**Given request**:
Transcribe the lines below exactly as they appear, from the line containing "Focusing on this" through the line containing "Answer: (98,230) < (125,138) < (106,141)", including both of those lines.

**Given information**:
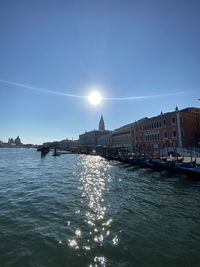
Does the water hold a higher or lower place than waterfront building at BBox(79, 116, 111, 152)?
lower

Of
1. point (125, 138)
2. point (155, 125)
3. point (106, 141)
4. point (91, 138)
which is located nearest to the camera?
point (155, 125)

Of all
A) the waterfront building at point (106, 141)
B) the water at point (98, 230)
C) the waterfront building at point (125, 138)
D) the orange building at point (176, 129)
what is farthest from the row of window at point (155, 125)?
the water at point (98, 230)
...
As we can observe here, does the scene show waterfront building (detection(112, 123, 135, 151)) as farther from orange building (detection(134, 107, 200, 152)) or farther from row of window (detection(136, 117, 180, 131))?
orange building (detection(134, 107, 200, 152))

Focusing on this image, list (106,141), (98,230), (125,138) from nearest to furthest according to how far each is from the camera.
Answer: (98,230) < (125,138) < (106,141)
---
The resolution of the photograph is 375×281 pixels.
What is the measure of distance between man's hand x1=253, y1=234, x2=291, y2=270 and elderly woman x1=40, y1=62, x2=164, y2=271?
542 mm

**Solution for this task**:
Focusing on this image, list (106,141), (98,230), (125,138) from nearest to furthest according to how far each is from the camera.
Answer: (98,230) < (125,138) < (106,141)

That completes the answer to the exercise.